Bindiğim metrobüsün doluluğu çok olmasa bile oturacak yer olmadığı için koridor boyunca ilerleyip tutunabileceğim bir yer bakındım. Yuvarlak alanda durmaya karar verice kolumdaki büyük çantamı çıkartıp ayaklarımın arasında kalacak şekilde yere koydum. O sıra gözüme çarpan siyah büyük botlarla yutkundum. Kafamı kaldırmadan ayağımla yere küçük küçük vurarak kendimce oyalanmaya başladım.

Ayağımdaki beyaz converselerin ucu ile minik bir şekilde önümdeki botlara vurdum. Tamamen bilinç dışı içimden geldiği için yaptığım bu davranışla donup kalmıştım. Bakışlarımı havaya kaldırarak botların sahibine baktım.
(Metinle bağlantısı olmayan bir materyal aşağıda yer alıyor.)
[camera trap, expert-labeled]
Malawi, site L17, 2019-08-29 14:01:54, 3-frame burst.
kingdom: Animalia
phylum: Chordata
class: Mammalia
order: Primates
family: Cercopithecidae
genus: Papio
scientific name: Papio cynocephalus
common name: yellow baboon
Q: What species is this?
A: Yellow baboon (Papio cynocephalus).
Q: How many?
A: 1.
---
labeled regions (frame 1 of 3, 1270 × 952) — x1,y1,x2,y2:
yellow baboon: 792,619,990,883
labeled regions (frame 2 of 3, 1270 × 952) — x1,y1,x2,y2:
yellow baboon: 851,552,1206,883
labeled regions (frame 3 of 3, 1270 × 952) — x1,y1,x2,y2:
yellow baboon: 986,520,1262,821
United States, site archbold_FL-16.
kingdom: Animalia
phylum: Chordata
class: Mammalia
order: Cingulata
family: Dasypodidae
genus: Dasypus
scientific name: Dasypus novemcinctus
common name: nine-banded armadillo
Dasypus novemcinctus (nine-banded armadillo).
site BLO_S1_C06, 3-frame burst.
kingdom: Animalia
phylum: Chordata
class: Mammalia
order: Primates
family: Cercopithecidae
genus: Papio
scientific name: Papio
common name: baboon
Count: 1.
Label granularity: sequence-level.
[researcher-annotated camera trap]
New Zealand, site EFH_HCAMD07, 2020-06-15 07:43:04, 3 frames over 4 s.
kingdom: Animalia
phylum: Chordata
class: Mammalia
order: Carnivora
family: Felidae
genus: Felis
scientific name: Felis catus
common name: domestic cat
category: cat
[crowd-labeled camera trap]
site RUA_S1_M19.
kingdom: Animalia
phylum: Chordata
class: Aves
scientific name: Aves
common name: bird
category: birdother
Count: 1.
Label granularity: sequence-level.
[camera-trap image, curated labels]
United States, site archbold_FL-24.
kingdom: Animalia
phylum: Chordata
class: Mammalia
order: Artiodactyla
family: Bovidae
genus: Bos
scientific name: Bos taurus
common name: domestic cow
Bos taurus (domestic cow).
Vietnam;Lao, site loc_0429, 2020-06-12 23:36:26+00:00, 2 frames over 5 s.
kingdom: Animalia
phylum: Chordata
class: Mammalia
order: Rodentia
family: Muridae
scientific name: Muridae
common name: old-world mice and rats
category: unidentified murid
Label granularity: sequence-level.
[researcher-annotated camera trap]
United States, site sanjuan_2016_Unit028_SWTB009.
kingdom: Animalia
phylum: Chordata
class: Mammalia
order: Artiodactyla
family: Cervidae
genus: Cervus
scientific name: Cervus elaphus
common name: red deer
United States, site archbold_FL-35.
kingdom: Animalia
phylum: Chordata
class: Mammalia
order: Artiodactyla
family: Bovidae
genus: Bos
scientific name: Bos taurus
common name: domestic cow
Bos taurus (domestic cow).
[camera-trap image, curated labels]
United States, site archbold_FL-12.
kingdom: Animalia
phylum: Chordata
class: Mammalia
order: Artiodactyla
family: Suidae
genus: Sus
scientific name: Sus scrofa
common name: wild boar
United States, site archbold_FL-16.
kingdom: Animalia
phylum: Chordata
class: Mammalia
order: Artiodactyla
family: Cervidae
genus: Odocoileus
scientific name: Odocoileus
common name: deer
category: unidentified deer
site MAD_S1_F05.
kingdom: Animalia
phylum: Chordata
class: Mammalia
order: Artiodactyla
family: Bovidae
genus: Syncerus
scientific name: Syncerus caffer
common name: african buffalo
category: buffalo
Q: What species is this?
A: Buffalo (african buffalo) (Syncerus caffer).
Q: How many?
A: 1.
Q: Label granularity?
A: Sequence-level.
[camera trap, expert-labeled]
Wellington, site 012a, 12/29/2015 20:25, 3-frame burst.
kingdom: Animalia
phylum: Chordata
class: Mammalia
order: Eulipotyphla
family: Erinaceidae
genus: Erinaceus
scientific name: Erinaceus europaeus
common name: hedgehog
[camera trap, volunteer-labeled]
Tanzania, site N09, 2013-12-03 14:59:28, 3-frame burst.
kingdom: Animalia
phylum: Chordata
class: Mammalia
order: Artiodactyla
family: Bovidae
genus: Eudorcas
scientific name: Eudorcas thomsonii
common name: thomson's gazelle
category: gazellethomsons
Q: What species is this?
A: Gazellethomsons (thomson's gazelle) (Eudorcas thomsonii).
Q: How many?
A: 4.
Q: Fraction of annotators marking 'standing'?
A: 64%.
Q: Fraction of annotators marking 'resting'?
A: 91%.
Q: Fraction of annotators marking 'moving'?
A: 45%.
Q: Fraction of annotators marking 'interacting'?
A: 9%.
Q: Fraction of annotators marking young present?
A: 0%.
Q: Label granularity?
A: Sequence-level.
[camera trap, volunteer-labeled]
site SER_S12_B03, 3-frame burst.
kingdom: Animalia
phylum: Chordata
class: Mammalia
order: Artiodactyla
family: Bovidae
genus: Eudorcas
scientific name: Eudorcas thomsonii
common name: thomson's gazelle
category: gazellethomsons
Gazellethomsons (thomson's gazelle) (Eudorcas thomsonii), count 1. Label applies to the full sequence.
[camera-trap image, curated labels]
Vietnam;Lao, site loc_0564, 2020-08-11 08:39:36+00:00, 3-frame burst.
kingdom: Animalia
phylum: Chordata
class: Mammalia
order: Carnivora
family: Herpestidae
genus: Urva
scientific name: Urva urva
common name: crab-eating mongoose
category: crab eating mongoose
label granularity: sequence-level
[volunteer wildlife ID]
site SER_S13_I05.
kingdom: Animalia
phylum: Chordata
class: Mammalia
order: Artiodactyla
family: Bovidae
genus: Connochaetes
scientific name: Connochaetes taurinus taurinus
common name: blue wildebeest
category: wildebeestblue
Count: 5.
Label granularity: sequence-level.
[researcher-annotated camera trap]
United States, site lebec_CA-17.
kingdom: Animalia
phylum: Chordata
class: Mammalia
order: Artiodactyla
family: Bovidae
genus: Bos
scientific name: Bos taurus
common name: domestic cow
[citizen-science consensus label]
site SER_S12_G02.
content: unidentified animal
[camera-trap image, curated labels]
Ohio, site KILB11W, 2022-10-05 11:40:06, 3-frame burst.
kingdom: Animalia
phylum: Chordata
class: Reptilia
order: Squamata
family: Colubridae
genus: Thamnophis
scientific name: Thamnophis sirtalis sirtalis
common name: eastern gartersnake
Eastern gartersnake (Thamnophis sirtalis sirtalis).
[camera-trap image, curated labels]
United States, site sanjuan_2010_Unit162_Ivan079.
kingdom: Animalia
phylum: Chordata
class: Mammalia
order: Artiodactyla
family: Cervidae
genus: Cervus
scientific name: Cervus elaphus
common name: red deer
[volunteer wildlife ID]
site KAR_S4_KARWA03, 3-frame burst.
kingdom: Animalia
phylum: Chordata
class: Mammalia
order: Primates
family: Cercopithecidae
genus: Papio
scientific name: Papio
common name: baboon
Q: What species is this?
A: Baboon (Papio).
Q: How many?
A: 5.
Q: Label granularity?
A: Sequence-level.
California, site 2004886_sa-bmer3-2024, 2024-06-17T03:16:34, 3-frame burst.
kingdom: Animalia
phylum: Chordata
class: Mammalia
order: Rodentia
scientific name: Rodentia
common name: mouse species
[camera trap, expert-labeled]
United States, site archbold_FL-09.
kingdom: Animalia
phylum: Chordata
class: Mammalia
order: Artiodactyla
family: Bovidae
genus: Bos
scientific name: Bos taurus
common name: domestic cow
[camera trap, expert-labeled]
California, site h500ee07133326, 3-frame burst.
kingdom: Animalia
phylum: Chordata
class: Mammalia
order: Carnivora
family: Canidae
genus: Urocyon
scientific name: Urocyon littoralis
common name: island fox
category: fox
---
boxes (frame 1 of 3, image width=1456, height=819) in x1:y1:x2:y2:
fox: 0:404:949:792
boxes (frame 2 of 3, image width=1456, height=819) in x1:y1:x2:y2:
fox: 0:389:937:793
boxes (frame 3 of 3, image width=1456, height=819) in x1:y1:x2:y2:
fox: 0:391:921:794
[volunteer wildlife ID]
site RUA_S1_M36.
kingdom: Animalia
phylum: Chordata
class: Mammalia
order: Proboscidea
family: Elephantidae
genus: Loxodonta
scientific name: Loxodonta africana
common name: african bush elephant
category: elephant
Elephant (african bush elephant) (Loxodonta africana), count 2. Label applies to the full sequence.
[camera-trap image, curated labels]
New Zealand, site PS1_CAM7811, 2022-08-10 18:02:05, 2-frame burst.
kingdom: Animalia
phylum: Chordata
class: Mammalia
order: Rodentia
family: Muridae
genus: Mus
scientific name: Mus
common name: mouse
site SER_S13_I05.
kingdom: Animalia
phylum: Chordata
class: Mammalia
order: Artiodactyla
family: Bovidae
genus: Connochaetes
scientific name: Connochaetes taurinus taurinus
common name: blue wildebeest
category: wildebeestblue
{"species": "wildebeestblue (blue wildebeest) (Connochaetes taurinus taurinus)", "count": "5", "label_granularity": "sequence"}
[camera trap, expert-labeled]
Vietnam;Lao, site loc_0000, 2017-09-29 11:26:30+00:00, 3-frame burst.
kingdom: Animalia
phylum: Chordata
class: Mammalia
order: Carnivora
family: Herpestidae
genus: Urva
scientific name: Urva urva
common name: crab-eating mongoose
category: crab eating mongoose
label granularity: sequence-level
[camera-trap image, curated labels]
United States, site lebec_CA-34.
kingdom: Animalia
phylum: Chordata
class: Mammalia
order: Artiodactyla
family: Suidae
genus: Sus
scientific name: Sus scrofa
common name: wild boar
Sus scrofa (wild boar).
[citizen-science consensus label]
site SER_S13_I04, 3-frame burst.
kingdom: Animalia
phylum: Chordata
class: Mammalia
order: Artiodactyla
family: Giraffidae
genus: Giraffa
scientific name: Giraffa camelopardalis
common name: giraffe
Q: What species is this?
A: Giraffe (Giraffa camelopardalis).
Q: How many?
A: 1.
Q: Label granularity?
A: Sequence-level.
Kaşları çatık bir şekilde bana bakıyordu.

"Pardon." dedim fısıldayarak ve hızla kafamı öne eğdim ve saçlarımın yüzümü saklamasına izin verdim. Merakıma yenilerek saçlarımın arasından yabancı adama çevirdim bakışlarımı. Arkasına yaslanmış kollarını göğsünde birleştirmişti, geniş omuzları güçlü olduğunu ispatlamak ister gibi dikti. Bakışlarım ilerledikçe keskin çenesini gördüm yeni tıraş olmuş yüzü sert bir ifadeye sahipti, kemikli burnu yüzüyle uyumluydu. Bakışlarım gözlerine çıktığında göz göze gelmiştik. Utançla öksürüp bakışlarımı ayaklarıma indirdim.

Mavi gözleri resmen parlıyordu! Bu parlaklık ona tekrar bakmama engel olacak kadar tuhaftı.

Metrobüsün sıcak havası beni boğarken ona bakmamı isteyen tarafımla savaşmak çok zordu. Ferahlayabilmek adına saçlarımı tek tarafa toplayıp boynumun açık kalmasını sağladım ve durakları gösteren ekrana baktım. Bir durağım kalmıştı.

Mavi gözlü adamın ayaklanması ile birlikte içimdeki dürtüyle bende kapıya doğru yanaştım. Yanına kadar ilerleyip metrobüsün durmasını bekledim. Mavi gözleri beni buldu ve kafasını çevirmesen yandan bir bakış attı. Bu sefer bakışlarımı ondan çekmedim. Çekmek istemedim.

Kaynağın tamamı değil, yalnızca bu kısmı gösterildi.